There is no satisfactory biological explanation for the poor efficacy of mixed exercise across all outcomes, particularly when considering that there are many domains of physical impairment in people with OA. However, it may be that the lack of response to mixed exercise reflects flawed implementation of the programme, such that intensity of the individual components was insufficient or poorly adhered to due to the complexity of the regimen compared with a single exercise programme.
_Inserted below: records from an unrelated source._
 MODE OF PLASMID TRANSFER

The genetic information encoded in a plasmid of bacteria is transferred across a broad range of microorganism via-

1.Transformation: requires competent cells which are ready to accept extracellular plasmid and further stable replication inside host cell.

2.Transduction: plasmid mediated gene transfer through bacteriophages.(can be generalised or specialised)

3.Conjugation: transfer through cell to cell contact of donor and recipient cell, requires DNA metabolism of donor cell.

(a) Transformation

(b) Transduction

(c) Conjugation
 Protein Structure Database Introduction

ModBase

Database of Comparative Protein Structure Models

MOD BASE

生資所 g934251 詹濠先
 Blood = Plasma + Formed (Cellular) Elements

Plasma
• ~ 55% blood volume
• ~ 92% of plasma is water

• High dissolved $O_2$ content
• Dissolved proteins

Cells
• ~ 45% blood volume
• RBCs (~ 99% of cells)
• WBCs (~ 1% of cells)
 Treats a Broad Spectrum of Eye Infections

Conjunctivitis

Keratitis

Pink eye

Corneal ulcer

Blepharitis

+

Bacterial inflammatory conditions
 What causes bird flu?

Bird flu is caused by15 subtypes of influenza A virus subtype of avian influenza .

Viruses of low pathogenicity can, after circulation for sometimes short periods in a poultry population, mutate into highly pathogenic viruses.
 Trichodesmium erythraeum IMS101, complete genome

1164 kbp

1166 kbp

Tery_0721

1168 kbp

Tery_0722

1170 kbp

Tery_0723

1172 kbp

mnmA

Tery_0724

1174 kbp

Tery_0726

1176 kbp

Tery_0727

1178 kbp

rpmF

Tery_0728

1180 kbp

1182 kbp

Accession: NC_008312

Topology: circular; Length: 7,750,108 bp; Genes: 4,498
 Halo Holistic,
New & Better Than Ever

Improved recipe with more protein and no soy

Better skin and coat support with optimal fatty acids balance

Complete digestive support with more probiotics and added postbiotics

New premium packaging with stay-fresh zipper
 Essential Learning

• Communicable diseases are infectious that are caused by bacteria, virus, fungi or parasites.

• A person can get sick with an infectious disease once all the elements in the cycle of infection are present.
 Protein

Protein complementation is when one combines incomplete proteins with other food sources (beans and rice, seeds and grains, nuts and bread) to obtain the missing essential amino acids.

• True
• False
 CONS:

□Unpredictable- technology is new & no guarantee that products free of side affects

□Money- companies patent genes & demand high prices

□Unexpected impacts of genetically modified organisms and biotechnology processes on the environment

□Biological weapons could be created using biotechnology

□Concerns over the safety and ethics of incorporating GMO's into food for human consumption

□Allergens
There are limitations to this NMA. A key limitation is that we were fully reliant on author descriptions for the classification of exercises and control groups. Exercise programmes and ‘usual care’ are not standardised and vary considerably between studies. Even when the focus of exercise is strength improvement, it is typical to also find some elements of flexibility and/or aerobic exercise included in the programme. As far as possible, we adhered to the classification presented by the authors. The decision to group different types of controls, such as waiting list, usual physical activity and usual care, together for the analysis is open to question. Unlike non-pharmacological treatments for mental health, where a difference between non-treatment and waiting-list controls has been observed [141], no such distinction has been reported for exercise interventions in OA. Instead, many published reports in OA extend controls to include other types of non-exercise interventions (e.g. patient education and behavioural therapy) rather than limiting them to ‘usual care’ [4, 142]. Secondly, the estimates for aerobic, mind–body and flexibility/skill exercises were open to considerable uncertainty with wide credibility intervals as the number of studies were small. However, examination of exercise rankings using different approaches (i.e. probability of the exercise being the best, highest median ranking, or magnitude of ES) showed that the estimates were generally in agreement, supporting the trend observed. Another caveat is that we did not fully explore the reasons for heterogeneity because efforts to identify covariates for exercise effect in OA have generally been unsuccessful in many meta-analyses [8, 143]. This probably requires more sophisticated analytical approaches and warrants separate reporting. Finally, the focus of the included studies was relatively short term and involved mainly single-joint OA. Therefore, we could not determine whether the observed differences between exercises would persist in the longer term or whether people with knee plus hip OA would attain similar exercise benefits.

5 Conclusions

In conclusion, this NMA confirms that exercise therapy has clear benefits for people with knee and hip OA and also shows that the magnitude of effect varies according to type of exercise and outcome of interest. Aerobic and mind–body exercises were found to be the best for pain and function, whereas strengthening and flexibility/skill exercises are potentially next best for multiple outcomes. Mixed exercise is the least effective exercise for knee and hip OA but is still superior to usual care for all outcomes and therefore remains an acceptable option for patients who do not respond well to single-component exercises. The findings of this review may help clinicians guide their prescription of exercise type with respect to treatment outcomes. Further research is warranted to confirm if the hierarchy observed are consistent across all patients with OA.